Leigh Jewelers, in Vero Beach, Fla., is located in a resort area and caters to an older clientele, selling diamonds 2 cts. or larger by brands such as Julius Klein and Norman G. Silver. In 2011, owner Mark Leigh expanded his offerings, adding silver and Pandora beads to eliminate threshold resistance and entice younger customers. He also hired a goldsmith in order to make his store a full-service destination.
Patravi TravelTec GMT chronograph in stainless steel case on a calf-leather strap; $10,900; Carl F. Bucherer, Dayton, Ohio; 800-395-4306; carl-f-bucherer.com
“Between the silver and the service, it has created more business and exposure,” he says. He’s also invested heavily in a storewide renovation to hang on to one of his strongest vendors, Rolex, a business he expects will only increase. (Rolex reportedly dropped a number of dealers this year for failing to upgrade dingy stores.)
Marshall Varon, owner of Morgan’s Jewelers Inc., with two stores in California, is also a believer in the Swiss watch business, having doubled the space of his Rolex shop-in-shop. “The watch industry has exploded,” he says, naming Breitling, Chopard, Carl Bucherer, and Montblanc among the biggest draws. “I’m optimistic in general [about business], but I pray that the economy turns around. The whole world’s a mess.”

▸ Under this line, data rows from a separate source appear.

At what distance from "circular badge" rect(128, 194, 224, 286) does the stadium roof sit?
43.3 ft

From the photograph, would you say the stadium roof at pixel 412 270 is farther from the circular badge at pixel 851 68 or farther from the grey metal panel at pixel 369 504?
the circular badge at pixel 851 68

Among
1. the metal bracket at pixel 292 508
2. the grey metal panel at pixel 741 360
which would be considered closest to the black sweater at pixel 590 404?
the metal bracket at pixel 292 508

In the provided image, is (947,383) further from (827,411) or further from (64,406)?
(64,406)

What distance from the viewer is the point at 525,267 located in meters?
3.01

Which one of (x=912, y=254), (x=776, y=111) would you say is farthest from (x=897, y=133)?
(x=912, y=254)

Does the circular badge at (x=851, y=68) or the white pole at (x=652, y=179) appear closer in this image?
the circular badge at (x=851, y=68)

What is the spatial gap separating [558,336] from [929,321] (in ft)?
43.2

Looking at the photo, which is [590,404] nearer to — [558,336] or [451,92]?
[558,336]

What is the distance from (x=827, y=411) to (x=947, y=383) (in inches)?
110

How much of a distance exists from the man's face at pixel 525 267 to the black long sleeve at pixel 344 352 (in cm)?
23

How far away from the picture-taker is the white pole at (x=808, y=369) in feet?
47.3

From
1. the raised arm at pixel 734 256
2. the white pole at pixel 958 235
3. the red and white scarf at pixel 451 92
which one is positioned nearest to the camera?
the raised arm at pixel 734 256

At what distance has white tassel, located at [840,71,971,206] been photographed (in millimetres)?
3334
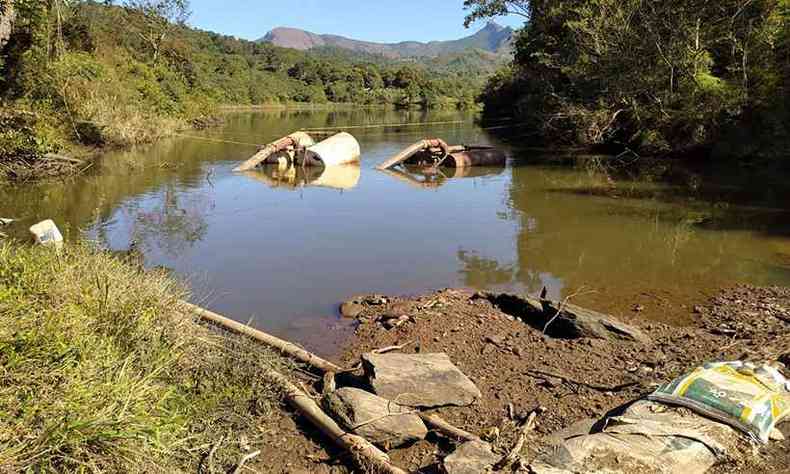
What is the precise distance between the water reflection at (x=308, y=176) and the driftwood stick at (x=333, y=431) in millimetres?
12391

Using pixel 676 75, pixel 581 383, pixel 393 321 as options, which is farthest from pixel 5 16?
pixel 676 75

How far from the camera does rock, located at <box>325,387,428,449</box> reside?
4.11 m

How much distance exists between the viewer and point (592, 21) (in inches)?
945

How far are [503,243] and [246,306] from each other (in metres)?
5.14

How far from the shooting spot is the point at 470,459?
364cm

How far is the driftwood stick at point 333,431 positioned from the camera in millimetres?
3754

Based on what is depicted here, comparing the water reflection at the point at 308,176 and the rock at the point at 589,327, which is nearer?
the rock at the point at 589,327

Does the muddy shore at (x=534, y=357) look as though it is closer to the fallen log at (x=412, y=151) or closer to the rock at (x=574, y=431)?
the rock at (x=574, y=431)

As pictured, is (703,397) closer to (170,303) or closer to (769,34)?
(170,303)

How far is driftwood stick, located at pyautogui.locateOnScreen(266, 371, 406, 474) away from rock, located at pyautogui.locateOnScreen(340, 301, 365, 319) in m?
2.21

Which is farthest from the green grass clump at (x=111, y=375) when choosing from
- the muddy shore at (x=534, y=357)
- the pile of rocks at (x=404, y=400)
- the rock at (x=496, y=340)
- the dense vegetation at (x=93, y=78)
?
the dense vegetation at (x=93, y=78)

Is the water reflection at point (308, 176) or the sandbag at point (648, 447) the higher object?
the water reflection at point (308, 176)

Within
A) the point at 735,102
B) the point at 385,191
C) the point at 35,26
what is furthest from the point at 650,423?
the point at 735,102

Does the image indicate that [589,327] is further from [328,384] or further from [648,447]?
[328,384]
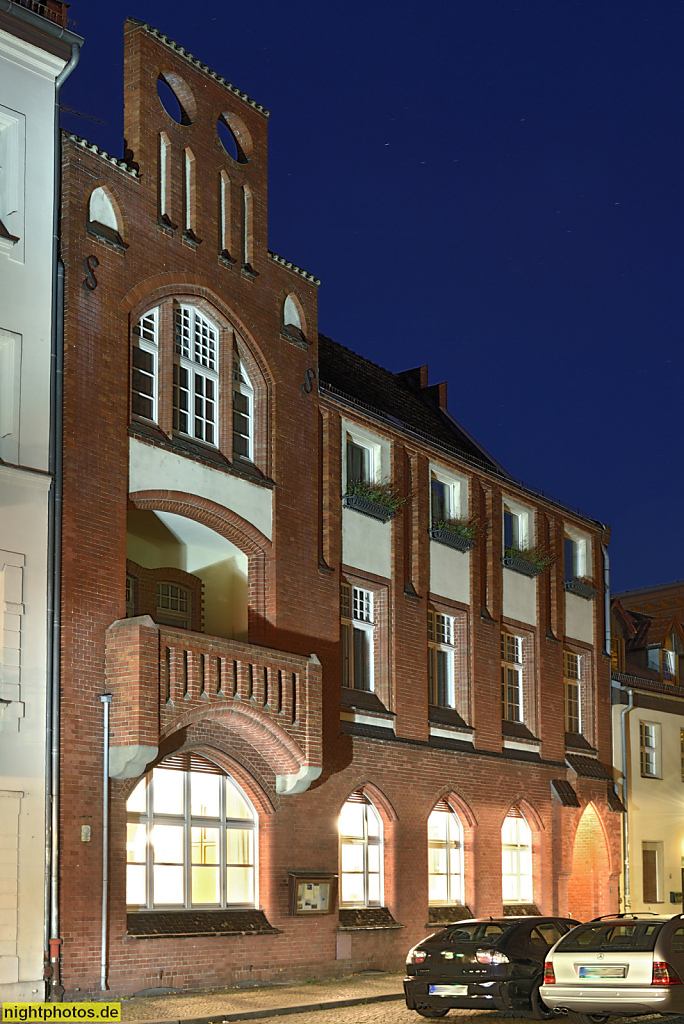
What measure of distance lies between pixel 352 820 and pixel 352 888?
1.26 m

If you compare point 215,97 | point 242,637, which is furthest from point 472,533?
point 215,97

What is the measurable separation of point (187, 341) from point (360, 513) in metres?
5.60

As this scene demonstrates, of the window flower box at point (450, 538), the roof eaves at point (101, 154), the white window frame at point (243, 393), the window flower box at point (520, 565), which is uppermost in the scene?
the roof eaves at point (101, 154)

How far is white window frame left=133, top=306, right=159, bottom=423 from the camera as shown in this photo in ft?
72.9

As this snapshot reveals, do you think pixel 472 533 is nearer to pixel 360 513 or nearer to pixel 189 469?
pixel 360 513

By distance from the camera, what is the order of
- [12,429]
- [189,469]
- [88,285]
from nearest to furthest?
[12,429] → [88,285] → [189,469]

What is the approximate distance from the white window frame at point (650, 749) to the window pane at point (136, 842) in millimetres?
19115

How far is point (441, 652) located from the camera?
96.5 ft

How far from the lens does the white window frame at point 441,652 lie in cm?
2889

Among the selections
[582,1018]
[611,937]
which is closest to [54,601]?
[611,937]

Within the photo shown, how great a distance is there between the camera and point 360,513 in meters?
26.9

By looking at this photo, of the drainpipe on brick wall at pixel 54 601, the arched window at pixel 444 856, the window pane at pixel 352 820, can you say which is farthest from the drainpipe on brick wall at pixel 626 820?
the drainpipe on brick wall at pixel 54 601

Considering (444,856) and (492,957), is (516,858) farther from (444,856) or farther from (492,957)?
(492,957)

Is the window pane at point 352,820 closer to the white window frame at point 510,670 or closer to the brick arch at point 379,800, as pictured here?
the brick arch at point 379,800
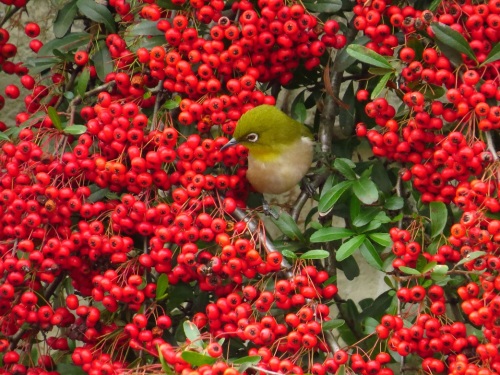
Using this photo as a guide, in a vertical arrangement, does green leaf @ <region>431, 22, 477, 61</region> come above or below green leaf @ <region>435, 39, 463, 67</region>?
above

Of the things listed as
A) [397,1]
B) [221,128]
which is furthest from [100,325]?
[397,1]

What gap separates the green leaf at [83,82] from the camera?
10.8 ft

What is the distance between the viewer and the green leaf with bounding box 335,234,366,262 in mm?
3025

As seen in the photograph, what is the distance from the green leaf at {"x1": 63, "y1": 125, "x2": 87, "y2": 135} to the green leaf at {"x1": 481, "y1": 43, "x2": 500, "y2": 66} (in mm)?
1293

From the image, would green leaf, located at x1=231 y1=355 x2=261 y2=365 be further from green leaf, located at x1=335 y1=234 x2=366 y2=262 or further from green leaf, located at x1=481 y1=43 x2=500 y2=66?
green leaf, located at x1=481 y1=43 x2=500 y2=66

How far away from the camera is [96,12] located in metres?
3.35

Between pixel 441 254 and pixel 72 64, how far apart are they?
1567 millimetres

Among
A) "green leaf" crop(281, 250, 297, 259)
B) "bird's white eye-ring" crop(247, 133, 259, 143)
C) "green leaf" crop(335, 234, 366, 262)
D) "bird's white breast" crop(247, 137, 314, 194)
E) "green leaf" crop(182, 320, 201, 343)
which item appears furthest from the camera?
"bird's white breast" crop(247, 137, 314, 194)

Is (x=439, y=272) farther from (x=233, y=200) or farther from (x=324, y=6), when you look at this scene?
(x=324, y=6)

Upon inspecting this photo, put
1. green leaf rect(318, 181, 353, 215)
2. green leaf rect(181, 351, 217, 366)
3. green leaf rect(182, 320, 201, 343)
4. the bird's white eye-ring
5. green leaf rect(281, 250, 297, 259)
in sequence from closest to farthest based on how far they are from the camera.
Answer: green leaf rect(181, 351, 217, 366) < green leaf rect(182, 320, 201, 343) < green leaf rect(281, 250, 297, 259) < green leaf rect(318, 181, 353, 215) < the bird's white eye-ring

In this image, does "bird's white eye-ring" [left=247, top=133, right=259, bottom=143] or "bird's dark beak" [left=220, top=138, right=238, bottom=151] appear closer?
"bird's dark beak" [left=220, top=138, right=238, bottom=151]

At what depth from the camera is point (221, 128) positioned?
128 inches

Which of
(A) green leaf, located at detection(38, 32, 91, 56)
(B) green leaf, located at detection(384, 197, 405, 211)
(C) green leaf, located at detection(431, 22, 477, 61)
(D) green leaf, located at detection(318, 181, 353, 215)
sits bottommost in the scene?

“The watch industry has exploded.”
—Marshall Varon, Morgan’s Jewelers Inc.
If JCK‘s informal poll is any indication, most jewelers did much better than just okay in 2011. Aside from putting together a spot-on assortment of inventory for 2012, however, many agreed they would like one more thing: a little help from the economy. “We have half the sales staff and have gotten back to full capacity,” Hartigan says. “We’re just working our tails off, to be quite honest with you.”